Work to complete
Look through the listing below for the line containing "苹果14系列全包防摔手机壳". Copy it and each line after it up to and including the line containing "안성시, 농축산물 출하회 구성을 위한 설명회 개최", exactly, leaving out pictures.

Entries shown
# # #

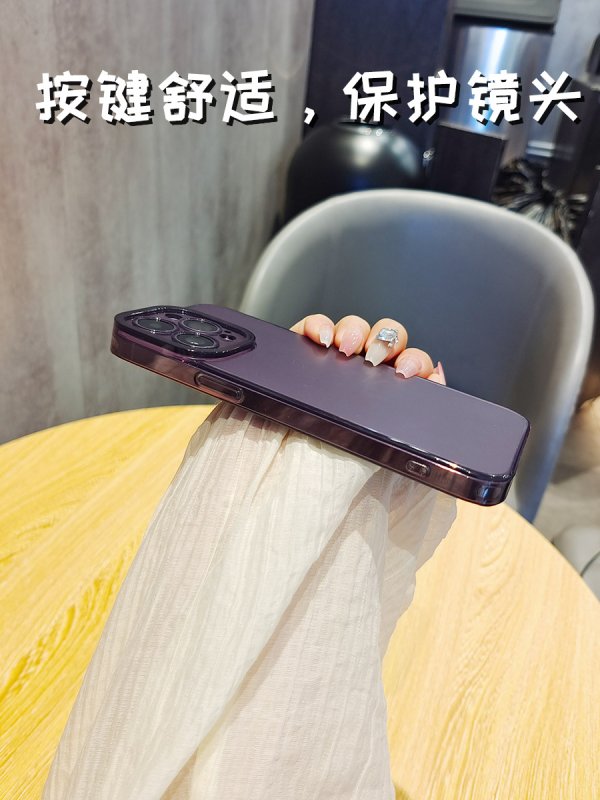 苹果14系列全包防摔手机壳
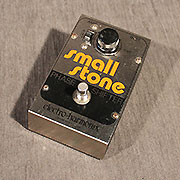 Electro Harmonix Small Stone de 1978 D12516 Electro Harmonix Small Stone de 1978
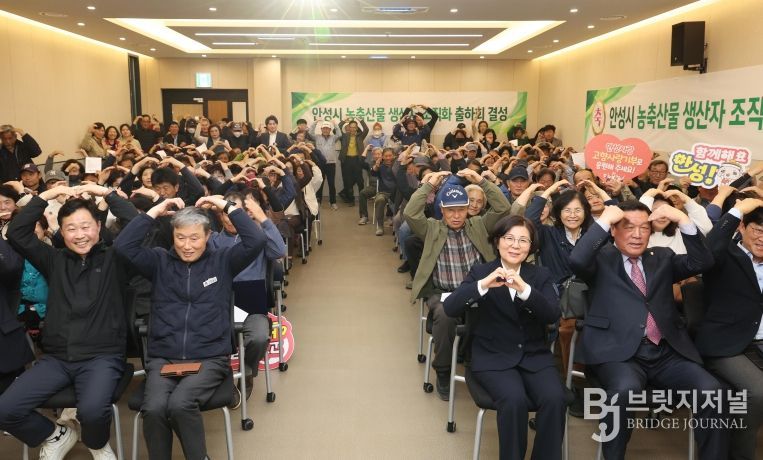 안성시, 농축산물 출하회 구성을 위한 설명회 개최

# # #

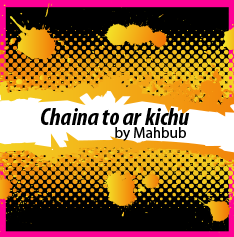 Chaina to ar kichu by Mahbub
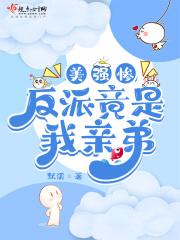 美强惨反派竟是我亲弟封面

# # #

The answer
 苹果14系列全包防摔手机壳
 Electro Harmonix Small Stone de 1978 D12516 Electro Harmonix Small Stone de 1978
 안성시, 농축산물 출하회 구성을 위한 설명회 개최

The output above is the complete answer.